-- Start RECORDS FOR PROCESSING --

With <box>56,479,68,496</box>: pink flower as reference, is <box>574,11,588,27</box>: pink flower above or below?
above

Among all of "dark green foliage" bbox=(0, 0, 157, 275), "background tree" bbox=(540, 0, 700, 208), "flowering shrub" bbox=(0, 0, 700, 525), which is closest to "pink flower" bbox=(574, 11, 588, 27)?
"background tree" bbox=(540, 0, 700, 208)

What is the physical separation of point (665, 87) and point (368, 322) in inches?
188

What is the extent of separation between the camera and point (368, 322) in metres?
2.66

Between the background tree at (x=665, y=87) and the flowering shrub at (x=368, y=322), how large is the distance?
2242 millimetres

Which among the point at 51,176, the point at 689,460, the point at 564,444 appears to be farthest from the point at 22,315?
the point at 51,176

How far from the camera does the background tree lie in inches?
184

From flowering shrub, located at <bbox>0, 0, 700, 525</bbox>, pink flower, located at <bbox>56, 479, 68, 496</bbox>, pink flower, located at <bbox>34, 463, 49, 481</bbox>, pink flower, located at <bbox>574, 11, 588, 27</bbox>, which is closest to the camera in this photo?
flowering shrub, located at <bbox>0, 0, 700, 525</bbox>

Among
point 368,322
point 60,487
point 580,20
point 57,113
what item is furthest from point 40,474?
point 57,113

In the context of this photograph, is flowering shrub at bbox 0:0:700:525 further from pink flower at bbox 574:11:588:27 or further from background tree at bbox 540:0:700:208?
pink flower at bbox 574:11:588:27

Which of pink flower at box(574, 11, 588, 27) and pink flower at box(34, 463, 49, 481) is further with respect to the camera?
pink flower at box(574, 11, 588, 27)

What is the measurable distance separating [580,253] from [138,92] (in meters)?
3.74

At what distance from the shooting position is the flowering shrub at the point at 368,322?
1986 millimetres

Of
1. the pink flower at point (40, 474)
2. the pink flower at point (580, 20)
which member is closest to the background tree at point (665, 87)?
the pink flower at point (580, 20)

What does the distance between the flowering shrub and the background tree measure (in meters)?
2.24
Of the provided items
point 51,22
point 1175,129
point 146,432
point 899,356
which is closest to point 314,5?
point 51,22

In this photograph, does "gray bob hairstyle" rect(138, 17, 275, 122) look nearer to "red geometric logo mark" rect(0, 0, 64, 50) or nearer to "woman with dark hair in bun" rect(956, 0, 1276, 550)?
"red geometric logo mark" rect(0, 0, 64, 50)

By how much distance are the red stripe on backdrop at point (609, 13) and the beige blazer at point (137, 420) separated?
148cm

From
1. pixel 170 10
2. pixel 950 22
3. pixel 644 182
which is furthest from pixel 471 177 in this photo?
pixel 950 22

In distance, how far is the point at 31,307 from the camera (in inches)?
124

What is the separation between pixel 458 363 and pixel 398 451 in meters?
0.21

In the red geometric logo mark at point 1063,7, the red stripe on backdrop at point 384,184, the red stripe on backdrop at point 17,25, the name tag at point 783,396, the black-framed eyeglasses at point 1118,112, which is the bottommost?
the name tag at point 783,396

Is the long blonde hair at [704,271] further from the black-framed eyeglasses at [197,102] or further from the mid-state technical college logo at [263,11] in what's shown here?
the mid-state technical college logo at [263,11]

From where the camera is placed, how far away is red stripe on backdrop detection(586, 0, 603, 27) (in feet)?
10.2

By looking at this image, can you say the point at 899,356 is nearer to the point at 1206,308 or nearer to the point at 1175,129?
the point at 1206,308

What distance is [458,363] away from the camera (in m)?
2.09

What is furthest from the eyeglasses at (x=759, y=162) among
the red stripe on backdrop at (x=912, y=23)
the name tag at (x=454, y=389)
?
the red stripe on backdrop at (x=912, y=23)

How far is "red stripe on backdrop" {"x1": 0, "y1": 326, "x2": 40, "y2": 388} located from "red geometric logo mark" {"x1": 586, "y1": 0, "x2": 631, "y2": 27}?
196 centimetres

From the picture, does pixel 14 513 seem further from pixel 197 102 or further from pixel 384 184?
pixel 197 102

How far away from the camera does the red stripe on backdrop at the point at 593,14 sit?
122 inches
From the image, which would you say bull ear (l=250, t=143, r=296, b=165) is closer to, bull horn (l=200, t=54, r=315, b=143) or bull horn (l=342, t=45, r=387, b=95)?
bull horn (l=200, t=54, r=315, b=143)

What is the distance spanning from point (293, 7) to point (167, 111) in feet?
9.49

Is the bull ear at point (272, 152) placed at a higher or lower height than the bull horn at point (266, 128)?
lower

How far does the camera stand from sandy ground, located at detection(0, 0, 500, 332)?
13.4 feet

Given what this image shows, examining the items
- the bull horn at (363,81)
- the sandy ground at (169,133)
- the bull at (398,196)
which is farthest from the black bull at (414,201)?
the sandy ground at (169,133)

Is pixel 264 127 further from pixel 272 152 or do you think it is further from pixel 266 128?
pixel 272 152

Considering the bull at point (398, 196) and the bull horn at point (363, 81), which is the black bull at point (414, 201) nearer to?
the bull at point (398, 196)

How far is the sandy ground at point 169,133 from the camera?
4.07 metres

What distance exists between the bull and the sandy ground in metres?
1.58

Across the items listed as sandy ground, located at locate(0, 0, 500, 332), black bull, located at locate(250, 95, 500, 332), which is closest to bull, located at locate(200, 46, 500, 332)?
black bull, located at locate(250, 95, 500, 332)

-- End RECORDS FOR PROCESSING --

(GIVEN INSTRUCTION) Reproduce every item above verbatim, keeping each line unchanged and in its original order.

(WRITTEN RESPONSE)
With <box>56,479,68,496</box>: pink flower as reference, is <box>574,11,588,27</box>: pink flower above or below?
above

Among all of "dark green foliage" bbox=(0, 0, 157, 275), "background tree" bbox=(540, 0, 700, 208), "flowering shrub" bbox=(0, 0, 700, 525), which is closest to "pink flower" bbox=(574, 11, 588, 27)?
"background tree" bbox=(540, 0, 700, 208)

What is the physical separation of point (665, 87) and point (368, 322) in inches?
188

What is the extent of separation between the camera and point (368, 322) in metres?
2.66

Between the background tree at (x=665, y=87) and the flowering shrub at (x=368, y=322), how large is the distance?
2242 millimetres

Which among the point at 51,176, the point at 689,460, the point at 564,444 appears to be farthest from the point at 22,315?
the point at 51,176

How far from the camera does the background tree lie in inches?
184

From flowering shrub, located at <bbox>0, 0, 700, 525</bbox>, pink flower, located at <bbox>56, 479, 68, 496</bbox>, pink flower, located at <bbox>34, 463, 49, 481</bbox>, pink flower, located at <bbox>574, 11, 588, 27</bbox>, which is closest to the camera in this photo?
flowering shrub, located at <bbox>0, 0, 700, 525</bbox>

Among
point 368,322
point 60,487
point 580,20
point 57,113
what item is furthest from point 40,474?
point 57,113

In the context of this photograph, is flowering shrub at bbox 0:0:700:525 further from pink flower at bbox 574:11:588:27 or further from background tree at bbox 540:0:700:208?
pink flower at bbox 574:11:588:27

Which of pink flower at box(574, 11, 588, 27) and pink flower at box(34, 463, 49, 481) is further with respect to the camera?
pink flower at box(574, 11, 588, 27)

What is the measurable distance separating [580,253] from [138,92] (in meters)?
3.74

At what distance from the shooting position is the flowering shrub at the point at 368,322?
1986 millimetres

Of
1. the pink flower at point (40, 474)
2. the pink flower at point (580, 20)
which member is closest to the background tree at point (665, 87)?
the pink flower at point (580, 20)

What does the distance between the flowering shrub and the background tree measure (in meters)?
2.24
Of the provided items
point 51,22
point 1175,129
point 146,432
point 899,356
which is closest to point 314,5?
point 51,22

In this photograph, does "gray bob hairstyle" rect(138, 17, 275, 122) look nearer to "red geometric logo mark" rect(0, 0, 64, 50) or nearer to "woman with dark hair in bun" rect(956, 0, 1276, 550)?
"red geometric logo mark" rect(0, 0, 64, 50)

By how much distance are the red stripe on backdrop at point (609, 13) and the beige blazer at point (137, 420) separated?
148cm

From
1. pixel 170 10
2. pixel 950 22
3. pixel 644 182
which is furthest from pixel 471 177 in this photo?
pixel 950 22

In distance, how far is the point at 31,307 from the camera (in inches)?
124

What is the separation between pixel 458 363 and pixel 398 451 in meters?
0.21

In the red geometric logo mark at point 1063,7, the red stripe on backdrop at point 384,184, the red stripe on backdrop at point 17,25, the name tag at point 783,396, the black-framed eyeglasses at point 1118,112, which is the bottommost?
the name tag at point 783,396

Is the long blonde hair at [704,271] further from the black-framed eyeglasses at [197,102] or further from the mid-state technical college logo at [263,11] in what's shown here?
the mid-state technical college logo at [263,11]

From where the camera is placed, how far away is red stripe on backdrop detection(586, 0, 603, 27) (in feet)?
10.2

By looking at this image, can you say the point at 899,356 is nearer to the point at 1206,308 or nearer to the point at 1175,129?
the point at 1206,308

What distance is [458,363] away from the camera (in m)?
2.09

What is furthest from the eyeglasses at (x=759, y=162) among
the red stripe on backdrop at (x=912, y=23)
the name tag at (x=454, y=389)
?
the red stripe on backdrop at (x=912, y=23)

How far is "red stripe on backdrop" {"x1": 0, "y1": 326, "x2": 40, "y2": 388} located from "red geometric logo mark" {"x1": 586, "y1": 0, "x2": 631, "y2": 27}?
196 centimetres

From the picture, does pixel 14 513 seem further from pixel 197 102 or further from pixel 384 184?
pixel 197 102

How far away from the camera does the red stripe on backdrop at the point at 593,14 sit?
122 inches
From the image, which would you say bull ear (l=250, t=143, r=296, b=165) is closer to, bull horn (l=200, t=54, r=315, b=143) or bull horn (l=342, t=45, r=387, b=95)?
bull horn (l=200, t=54, r=315, b=143)

What is the distance spanning from point (293, 7) to point (167, 111) in feet?
9.49

Is the bull ear at point (272, 152) placed at a higher or lower height than the bull horn at point (266, 128)?
lower

How far does the camera stand from sandy ground, located at detection(0, 0, 500, 332)?
13.4 feet

Given what this image shows, examining the items
- the bull horn at (363,81)
- the sandy ground at (169,133)
- the bull at (398,196)
which is farthest from the black bull at (414,201)?
the sandy ground at (169,133)

Is pixel 264 127 further from pixel 272 152 or do you think it is further from pixel 266 128?
pixel 272 152

Considering the bull at point (398, 196) and the bull horn at point (363, 81), which is the black bull at point (414, 201) nearer to?
the bull at point (398, 196)

How far is the sandy ground at point 169,133 from the camera?
4.07 metres

What distance exists between the bull and the sandy ground in metres?
1.58

Across the items listed as sandy ground, located at locate(0, 0, 500, 332), black bull, located at locate(250, 95, 500, 332), which is closest to bull, located at locate(200, 46, 500, 332)?
black bull, located at locate(250, 95, 500, 332)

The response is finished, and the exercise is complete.